**Passage:**
***
A Spanish man was originally given permission by his wife to visit Yako, a golden retriever, when they separated but he appealed to a lower court when she stopped him from seeing the dog. The court ruled in his favor and set up visiting hours.

But the provincial court of Barcelona then overturned that decision, saying it set a precedent for pets to be treated like children in divorce cases.

"This sort of litigation is rare, given that common sense and reason dictate that people should not take such cases to court," said court papers obtained by Reuters Friday.

Anna Nicole Smith says she's pregnant, little else

Former Playboy Playmate model, reality TV star and would-be oil heiress
Anna Nicole Smith announced on her official Web site on Thursday that she is pregnant, but offered few other details.

Smith, 38, revealed the news in a brief home video clip in which she appears to be lounging on an inflatable raft in a backyard swimming pool, with two yapping poodles visible in the background.

"Hi, it's me, Anna Nicole," she says, smiling into the camera. "I've been hearing a lot of gossip in the papers ... Is she pregnant? She's pregnant by some guy? Well, let me stop all the rumors. Yes, I am pregnant."

Smith goes on to say that she is "very, very happy about it" and that "everything's going really, really good."

But she never says when she's expecting, nor offers any hint of the father's identity.

The video was shot at a close camera angle that reveals little more than Smith's face and shoulders, though she promises future updates that will "let you see me as I'm growing."

The video was posted on Smith's official Web site (http://www.annanicole.com) with a message promoting the footage as a first installment in what will become, starting next week, a subscriber-supported video diary.

Unconfirmed reports that Smith was pregnant began surfacing weeks ago on the Internet, gossip columns and supermarket tabloids, but her lawyer-spokesman Howard K. Stern had previously declined to confirm the stories.

Last month, Smith won a U.S. Supreme Court decision giving her another chance to collect millions of dollars left by her late Texas oil tycoon husband, J. Howard Marshall by allowing her to contest a probate court judgment in federal court.
***
**Source data:**
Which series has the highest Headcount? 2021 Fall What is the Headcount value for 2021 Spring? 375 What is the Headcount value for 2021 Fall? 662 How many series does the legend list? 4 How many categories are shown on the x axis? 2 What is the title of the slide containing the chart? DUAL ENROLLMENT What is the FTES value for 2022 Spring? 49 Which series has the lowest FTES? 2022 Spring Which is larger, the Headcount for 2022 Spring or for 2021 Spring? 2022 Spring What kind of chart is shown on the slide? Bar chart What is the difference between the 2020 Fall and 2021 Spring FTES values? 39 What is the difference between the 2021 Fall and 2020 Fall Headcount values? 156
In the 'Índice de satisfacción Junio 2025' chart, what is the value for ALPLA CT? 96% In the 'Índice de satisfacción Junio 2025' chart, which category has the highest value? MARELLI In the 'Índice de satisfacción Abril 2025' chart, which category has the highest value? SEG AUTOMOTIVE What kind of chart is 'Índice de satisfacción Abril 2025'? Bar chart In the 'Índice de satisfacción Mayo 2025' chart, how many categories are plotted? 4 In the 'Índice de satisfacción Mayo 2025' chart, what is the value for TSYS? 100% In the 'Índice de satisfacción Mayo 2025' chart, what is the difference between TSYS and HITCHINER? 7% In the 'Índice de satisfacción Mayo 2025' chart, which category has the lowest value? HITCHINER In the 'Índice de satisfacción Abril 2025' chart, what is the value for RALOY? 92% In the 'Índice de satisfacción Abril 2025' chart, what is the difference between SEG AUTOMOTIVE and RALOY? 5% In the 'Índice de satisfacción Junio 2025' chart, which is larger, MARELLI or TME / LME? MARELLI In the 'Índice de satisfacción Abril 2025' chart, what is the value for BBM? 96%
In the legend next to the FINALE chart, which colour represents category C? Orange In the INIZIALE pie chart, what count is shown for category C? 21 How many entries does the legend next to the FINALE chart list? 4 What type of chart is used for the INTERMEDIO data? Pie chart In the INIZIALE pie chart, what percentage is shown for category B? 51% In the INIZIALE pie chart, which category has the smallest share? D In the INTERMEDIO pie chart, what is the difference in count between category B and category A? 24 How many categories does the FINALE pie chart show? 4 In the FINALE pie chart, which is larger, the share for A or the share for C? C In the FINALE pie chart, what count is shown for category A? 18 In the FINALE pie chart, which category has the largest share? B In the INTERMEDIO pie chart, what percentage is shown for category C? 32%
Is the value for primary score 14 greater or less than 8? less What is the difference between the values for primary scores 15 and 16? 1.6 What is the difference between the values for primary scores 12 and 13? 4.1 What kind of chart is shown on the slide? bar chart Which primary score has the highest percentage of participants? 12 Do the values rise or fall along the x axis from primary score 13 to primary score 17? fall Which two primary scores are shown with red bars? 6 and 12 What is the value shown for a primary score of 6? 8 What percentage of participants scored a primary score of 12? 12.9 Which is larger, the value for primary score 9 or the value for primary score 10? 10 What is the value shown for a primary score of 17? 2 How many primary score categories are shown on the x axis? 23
***
**Instructions to follow:** Please return, word for word, the stretch of the news excerpt that begins at the words "But she never" and stops after "subscriber-supported video diary.".

**Answer to this problem:**
But she never says when she's expecting, nor offers any hint of the father's identity.

The video was shot at a close camera angle that reveals little more than Smith's face and shoulders, though she promises future updates that will "let you see me as I'm growing."

The video was posted on Smith's official Web site (http://www.annanicole.com) with a message promoting the footage as a first installment in what will become, starting next week, a subscriber-supported video diary.